Affects Version/s: None
Fix Version/s: None
Search engines have traditionally relied upon token-based matching (typically keywords) on an inverted index, plus relevance ranking based upon keyword occurrence statistics. This can be viewed as a "sparse vector” match (where each term is a one-hot encoded dimension in the vector), since only a few keywords out of all possible keywords are considered in each query. With the introduction of deep-learning-based transformers over the last few years, however, the state of the art in relevance has moved to ranking models based upon dense vectors that encode a latent, semantic understanding of both language constructs and the underlying domain upon which the model was trained. These dense vectors are also referred to as “embeddings”. An example of this kind of embedding would be taking the phrase “chief executive officer of the tech company” and converting it to [0.03, 1.7, 9.12, 0, 0.3]

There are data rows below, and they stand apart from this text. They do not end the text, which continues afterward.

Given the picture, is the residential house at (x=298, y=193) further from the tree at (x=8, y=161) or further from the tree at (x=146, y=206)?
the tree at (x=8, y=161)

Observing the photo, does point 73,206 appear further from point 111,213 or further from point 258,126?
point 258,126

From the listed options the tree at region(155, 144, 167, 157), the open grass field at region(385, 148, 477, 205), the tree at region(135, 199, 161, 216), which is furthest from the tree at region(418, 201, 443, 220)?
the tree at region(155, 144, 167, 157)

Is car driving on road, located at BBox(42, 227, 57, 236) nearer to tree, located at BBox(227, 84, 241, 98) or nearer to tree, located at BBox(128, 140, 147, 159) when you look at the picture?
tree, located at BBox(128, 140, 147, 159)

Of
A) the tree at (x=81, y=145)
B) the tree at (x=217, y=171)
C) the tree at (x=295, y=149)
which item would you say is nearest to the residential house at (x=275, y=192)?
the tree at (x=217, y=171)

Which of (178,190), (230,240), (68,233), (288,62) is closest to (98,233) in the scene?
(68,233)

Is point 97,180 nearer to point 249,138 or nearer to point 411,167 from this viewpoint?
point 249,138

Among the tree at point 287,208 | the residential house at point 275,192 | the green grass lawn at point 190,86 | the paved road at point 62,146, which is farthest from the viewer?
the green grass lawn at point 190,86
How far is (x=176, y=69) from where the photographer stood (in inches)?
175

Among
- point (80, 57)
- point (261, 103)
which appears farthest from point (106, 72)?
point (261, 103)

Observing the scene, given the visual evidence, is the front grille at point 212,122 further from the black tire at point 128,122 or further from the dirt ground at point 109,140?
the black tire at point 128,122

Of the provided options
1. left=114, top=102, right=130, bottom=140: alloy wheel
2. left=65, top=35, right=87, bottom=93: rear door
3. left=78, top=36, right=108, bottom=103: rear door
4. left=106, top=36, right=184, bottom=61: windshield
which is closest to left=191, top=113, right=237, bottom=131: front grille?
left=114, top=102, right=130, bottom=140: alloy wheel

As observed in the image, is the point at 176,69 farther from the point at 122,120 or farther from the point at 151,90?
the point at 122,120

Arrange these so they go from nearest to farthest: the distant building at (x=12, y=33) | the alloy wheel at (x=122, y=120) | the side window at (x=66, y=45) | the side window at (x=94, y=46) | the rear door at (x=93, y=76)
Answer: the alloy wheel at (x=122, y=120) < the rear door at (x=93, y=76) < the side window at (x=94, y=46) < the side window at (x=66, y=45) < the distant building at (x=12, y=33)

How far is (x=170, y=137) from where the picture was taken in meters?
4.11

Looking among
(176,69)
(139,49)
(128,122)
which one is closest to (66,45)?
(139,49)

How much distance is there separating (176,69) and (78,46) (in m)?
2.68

. Other similar phrases should encode to vectors with very similar numbers, so we may expect a query like “CEO of a technology org” to generate a vector like [0.1, 1.9, 8.9, 0.1, 0.4]. When performing a cosine similarity calculation between these vectors, we would expect a number closer to 1.0, whereas a very unrelated text blurb would generate a much smaller cosine similarity.
This is a proposal for how we should implement these vector search capabilities in Solr.
In order to implement dense vector search, the following process is typically followed:
An encoder is built. An encoder can take in text (a query, a sentence, a paragraph, a document, etc.) and return a dense vector representing that document in a rich semantic space. The semantic space is learned from training on textual data (usually, though other sources work, too), typically from the domain of the search engine.
When documents are processed, they are passed to the encoder, and the dense vector(s) returned are stored as fields on the document. There could be one or more vectors per-document, as the granularity of the vectors could be per-document, per field, per paragraph, per-sentence, or even per phrase or per term.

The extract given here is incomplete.